Objet de la protection


(Référence de l'article : 2114)

Selon l’article L112-3 du code de la propriété intellectuelle, « les auteurs de recueils d’œuvres ou de données diverses, tels que les bases de données […] jouissent de la protection instituée par le présent code ». En vertu de l’article 3.2 de la directive 96/9/CE, « la protection des bases de données par le droit d’auteur prévue par la présente directive ne couvre pas leur contenu et elle est sans préjudice des droits subsistant sur ledit contenu ».

Le considérant 15 de la directive 96/9/CE prévoit d’ailleurs expressément que : « cette protection vise la structure de la base ».

Quant au traité de l’Organisation mondiale de la propriété intellectuelle (OMPI) du 20 décembre 1996, aujourd’hui ratifié par la France, il précise, au sein de son article 5, que « cette protection ne s’étend pas aux données ou éléments eux-mêmes ».

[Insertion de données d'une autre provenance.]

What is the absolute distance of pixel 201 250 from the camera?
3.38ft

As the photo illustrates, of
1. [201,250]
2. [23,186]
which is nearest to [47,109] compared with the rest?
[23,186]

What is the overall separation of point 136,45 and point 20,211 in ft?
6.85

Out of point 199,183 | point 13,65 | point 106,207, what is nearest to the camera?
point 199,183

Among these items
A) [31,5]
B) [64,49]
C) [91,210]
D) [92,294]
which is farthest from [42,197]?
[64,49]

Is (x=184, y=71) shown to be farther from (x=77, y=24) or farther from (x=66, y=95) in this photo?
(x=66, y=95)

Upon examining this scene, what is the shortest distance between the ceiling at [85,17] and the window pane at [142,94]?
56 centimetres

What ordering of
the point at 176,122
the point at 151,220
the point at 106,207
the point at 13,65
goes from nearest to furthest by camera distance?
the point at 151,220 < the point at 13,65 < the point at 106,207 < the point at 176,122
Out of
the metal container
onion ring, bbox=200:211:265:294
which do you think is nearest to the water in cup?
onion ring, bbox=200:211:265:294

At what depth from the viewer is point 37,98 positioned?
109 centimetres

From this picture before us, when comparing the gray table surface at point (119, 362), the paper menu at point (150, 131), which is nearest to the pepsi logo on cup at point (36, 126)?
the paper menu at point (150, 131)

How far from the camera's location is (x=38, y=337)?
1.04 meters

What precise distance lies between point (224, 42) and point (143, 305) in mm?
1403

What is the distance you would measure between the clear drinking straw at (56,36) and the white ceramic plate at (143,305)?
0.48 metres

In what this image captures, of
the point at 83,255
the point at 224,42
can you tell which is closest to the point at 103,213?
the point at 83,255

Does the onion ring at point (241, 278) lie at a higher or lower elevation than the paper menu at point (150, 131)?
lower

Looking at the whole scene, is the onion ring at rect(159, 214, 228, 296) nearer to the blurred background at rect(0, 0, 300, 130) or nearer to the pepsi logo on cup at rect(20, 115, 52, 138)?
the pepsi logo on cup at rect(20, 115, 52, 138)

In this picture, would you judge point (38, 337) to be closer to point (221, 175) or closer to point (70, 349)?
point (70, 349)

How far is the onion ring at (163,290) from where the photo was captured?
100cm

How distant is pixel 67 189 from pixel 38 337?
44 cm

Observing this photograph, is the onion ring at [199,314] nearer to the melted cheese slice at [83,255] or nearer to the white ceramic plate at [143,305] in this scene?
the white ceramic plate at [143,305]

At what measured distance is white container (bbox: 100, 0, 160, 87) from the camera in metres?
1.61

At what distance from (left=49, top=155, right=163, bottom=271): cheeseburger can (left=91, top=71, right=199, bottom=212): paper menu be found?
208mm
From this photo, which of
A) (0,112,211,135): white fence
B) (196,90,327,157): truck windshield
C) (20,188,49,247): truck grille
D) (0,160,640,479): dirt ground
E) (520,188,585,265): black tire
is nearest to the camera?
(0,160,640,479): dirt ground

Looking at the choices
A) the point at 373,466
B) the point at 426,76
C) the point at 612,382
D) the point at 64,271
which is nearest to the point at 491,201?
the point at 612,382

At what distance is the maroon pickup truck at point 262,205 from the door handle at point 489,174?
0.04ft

Il ressort de ces articles que c’est l’architecture, la structure ou encore l’agencement de la base de données (le contenant), qui est protégée par le droit d’auteur, excluant la protection du contenu de la base de données. Selon la jurisprudence, la base de données est protégée par le droit d’auteur car elle ne constitue pas une simple collection de données mais un « ensemble structuré et organisé d’informations » (CE, 10e sous-section, 10 juillet 1996).

La Cour de cassation a ainsi rappelé que « M. Z. pouvait prétendre à la protection par le droit d’auteur pour l’architecture de la base de données » (Civ 1ère, 22 septembre 2011).

Précisons que les données intégrées dans une base de données peuvent également bénéficier de la protection d’un droit de propriété intellectuelle. Il en est de même d’un logiciel qui sert au fonctionnement de la base de données et qui demeure protégé par le droit d’auteur spécifique des logiciels.